● Work request
Gather each line below that contains the word "Brown", and copy those lines in full.

+---+

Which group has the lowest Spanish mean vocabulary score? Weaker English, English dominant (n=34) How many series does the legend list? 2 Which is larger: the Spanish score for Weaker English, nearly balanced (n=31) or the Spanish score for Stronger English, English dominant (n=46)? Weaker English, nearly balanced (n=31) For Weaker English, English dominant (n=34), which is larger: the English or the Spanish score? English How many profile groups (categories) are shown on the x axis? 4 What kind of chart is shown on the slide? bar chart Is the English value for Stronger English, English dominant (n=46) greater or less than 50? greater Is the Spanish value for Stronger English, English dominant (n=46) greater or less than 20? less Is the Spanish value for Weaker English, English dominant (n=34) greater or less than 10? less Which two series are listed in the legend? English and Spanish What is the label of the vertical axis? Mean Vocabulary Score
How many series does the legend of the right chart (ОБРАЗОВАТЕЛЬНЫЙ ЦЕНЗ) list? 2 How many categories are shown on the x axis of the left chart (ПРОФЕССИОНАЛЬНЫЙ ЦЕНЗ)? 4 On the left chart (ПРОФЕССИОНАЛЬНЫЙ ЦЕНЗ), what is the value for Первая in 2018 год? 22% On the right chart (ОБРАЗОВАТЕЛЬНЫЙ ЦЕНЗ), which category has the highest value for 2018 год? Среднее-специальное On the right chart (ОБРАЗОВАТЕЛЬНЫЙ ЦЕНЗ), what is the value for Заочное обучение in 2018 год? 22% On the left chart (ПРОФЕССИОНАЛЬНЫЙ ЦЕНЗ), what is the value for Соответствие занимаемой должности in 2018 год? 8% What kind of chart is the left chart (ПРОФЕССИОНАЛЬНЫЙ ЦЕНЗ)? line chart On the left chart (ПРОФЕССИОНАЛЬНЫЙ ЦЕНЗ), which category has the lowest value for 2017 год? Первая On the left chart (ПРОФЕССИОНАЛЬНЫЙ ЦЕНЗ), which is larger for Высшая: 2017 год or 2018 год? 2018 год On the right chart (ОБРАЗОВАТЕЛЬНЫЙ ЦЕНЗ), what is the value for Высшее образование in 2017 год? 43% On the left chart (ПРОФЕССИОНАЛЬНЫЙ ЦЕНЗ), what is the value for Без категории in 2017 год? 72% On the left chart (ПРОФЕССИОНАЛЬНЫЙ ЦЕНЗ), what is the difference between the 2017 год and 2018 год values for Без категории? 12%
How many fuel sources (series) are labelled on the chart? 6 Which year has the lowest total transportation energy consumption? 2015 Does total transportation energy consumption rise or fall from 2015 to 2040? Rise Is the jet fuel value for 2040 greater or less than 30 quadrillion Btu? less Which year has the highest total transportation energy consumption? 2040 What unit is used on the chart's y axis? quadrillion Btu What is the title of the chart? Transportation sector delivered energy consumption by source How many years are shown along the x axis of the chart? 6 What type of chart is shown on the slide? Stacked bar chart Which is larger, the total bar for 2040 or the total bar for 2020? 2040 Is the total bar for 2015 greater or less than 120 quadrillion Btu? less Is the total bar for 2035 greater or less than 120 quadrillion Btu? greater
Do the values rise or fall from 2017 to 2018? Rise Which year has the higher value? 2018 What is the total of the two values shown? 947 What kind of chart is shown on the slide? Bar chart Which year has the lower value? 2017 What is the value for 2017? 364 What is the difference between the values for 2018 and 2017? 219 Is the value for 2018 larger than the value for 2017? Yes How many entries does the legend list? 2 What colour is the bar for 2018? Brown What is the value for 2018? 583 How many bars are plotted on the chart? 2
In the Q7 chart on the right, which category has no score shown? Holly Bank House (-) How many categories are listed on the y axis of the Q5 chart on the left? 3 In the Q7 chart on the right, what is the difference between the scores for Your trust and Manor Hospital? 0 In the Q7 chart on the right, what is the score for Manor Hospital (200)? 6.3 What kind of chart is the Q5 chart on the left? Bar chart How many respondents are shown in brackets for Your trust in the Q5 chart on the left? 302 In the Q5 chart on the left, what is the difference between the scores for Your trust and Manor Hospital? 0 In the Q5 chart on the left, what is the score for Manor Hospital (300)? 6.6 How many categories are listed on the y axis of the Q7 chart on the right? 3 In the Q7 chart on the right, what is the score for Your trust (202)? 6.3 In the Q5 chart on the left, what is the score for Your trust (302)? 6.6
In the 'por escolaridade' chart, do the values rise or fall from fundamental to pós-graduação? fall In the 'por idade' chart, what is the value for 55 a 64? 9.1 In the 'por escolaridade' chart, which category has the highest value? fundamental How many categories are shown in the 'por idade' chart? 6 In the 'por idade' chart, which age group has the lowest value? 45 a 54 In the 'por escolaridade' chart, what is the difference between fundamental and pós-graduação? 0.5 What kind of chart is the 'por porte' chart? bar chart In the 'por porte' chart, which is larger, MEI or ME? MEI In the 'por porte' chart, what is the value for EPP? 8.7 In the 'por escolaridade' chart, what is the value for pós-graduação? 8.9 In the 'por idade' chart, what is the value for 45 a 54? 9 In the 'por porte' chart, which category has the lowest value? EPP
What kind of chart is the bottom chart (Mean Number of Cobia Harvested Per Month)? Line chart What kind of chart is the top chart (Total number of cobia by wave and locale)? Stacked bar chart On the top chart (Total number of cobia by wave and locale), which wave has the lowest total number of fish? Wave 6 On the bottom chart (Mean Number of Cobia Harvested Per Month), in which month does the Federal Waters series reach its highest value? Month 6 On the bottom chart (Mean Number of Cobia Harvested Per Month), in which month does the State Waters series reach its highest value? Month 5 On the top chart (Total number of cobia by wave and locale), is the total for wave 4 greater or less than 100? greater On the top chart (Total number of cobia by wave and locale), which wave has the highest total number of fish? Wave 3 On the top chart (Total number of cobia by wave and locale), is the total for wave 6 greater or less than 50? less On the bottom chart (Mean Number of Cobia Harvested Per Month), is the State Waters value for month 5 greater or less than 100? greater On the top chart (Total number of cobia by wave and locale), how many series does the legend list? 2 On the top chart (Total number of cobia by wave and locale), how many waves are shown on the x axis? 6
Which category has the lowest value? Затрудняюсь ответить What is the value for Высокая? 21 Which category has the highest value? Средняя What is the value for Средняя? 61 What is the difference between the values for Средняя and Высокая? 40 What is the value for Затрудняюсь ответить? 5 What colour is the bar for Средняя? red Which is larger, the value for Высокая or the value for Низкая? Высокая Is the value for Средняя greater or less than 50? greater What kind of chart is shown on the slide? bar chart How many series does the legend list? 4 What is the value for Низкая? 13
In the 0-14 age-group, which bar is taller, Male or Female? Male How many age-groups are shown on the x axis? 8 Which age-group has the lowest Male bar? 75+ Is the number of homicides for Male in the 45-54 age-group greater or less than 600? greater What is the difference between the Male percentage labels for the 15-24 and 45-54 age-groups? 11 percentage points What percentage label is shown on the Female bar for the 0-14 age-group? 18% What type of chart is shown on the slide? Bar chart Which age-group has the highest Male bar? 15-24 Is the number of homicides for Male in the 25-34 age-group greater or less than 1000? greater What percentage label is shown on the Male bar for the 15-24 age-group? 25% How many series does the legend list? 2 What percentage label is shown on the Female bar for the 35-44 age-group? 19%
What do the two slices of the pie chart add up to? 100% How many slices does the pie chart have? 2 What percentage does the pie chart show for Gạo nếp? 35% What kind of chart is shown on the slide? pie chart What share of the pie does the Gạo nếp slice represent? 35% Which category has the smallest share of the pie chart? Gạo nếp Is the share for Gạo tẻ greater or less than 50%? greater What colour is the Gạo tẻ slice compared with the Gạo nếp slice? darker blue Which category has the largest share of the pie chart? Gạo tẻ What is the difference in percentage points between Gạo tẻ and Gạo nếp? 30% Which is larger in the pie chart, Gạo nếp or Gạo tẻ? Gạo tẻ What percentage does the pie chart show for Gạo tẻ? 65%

+---+

● Answer section
Do the values rise or fall from 2017 to 2018? Rise Which year has the higher value? 2018 What is the total of the two values shown? 947 What kind of chart is shown on the slide? Bar chart Which year has the lower value? 2017 What is the value for 2017? 364 What is the difference between the values for 2018 and 2017? 219 Is the value for 2018 larger than the value for 2017? Yes How many entries does the legend list? 2 What colour is the bar for 2018? Brown What is the value for 2018? 583 How many bars are plotted on the chart? 2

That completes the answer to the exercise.